▸ PROVIDED DATA:
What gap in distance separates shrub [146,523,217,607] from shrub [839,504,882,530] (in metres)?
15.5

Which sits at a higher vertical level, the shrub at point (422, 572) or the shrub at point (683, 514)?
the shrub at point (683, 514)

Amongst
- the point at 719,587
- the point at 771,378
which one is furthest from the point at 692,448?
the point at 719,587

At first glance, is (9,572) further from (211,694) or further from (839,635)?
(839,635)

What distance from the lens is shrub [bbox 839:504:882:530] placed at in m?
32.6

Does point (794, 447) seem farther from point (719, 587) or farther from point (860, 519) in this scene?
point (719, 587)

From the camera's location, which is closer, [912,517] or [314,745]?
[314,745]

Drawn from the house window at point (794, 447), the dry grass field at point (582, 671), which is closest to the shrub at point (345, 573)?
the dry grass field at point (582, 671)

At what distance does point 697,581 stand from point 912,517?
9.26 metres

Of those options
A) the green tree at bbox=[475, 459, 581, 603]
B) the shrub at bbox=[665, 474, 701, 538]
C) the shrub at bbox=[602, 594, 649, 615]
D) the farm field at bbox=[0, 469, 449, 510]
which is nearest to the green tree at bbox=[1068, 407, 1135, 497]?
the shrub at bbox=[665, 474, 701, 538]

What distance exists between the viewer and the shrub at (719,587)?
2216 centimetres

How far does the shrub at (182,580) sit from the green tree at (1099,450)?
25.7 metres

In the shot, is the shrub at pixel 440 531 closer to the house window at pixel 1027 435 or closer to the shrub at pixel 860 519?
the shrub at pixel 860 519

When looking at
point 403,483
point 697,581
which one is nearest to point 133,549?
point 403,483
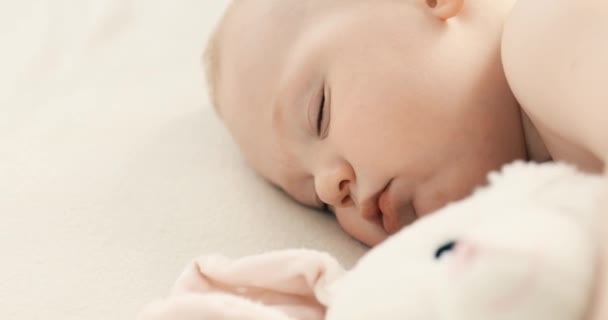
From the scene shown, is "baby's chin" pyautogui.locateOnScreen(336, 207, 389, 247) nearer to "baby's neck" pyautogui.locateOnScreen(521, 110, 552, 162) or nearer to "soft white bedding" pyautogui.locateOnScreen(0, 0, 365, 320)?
"soft white bedding" pyautogui.locateOnScreen(0, 0, 365, 320)

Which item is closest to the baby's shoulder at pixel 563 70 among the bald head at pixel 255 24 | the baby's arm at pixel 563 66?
the baby's arm at pixel 563 66

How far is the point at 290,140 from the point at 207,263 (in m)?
0.27

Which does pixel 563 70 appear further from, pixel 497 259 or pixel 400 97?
pixel 497 259

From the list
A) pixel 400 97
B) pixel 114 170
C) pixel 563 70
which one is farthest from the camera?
pixel 114 170

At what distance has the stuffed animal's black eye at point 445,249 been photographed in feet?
1.66

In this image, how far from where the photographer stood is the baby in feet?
2.68

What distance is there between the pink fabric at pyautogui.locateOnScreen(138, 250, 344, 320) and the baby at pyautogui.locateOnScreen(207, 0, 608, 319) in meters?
0.19

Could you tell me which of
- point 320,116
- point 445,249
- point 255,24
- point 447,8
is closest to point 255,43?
point 255,24

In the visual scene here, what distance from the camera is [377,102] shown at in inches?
35.3

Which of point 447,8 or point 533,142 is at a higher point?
point 447,8

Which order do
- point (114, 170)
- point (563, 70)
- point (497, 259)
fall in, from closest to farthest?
1. point (497, 259)
2. point (563, 70)
3. point (114, 170)

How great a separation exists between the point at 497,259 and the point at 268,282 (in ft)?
1.05

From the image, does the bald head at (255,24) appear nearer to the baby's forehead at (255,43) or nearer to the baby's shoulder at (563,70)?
the baby's forehead at (255,43)

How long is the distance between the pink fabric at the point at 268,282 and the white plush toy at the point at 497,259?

▸ WHAT TO PRODUCE: Reproduce, word for word, the records from the line containing "From the image, does" through the end of the records, with both of those lines included.

▸ WRITTEN SOLUTION:
From the image, does the bald head at (255,24) appear nearer to the baby's forehead at (255,43) or nearer to the baby's shoulder at (563,70)?
the baby's forehead at (255,43)

How long is the distance between the pink fabric at the point at 268,282 and the white plush toy at the point at 497,259?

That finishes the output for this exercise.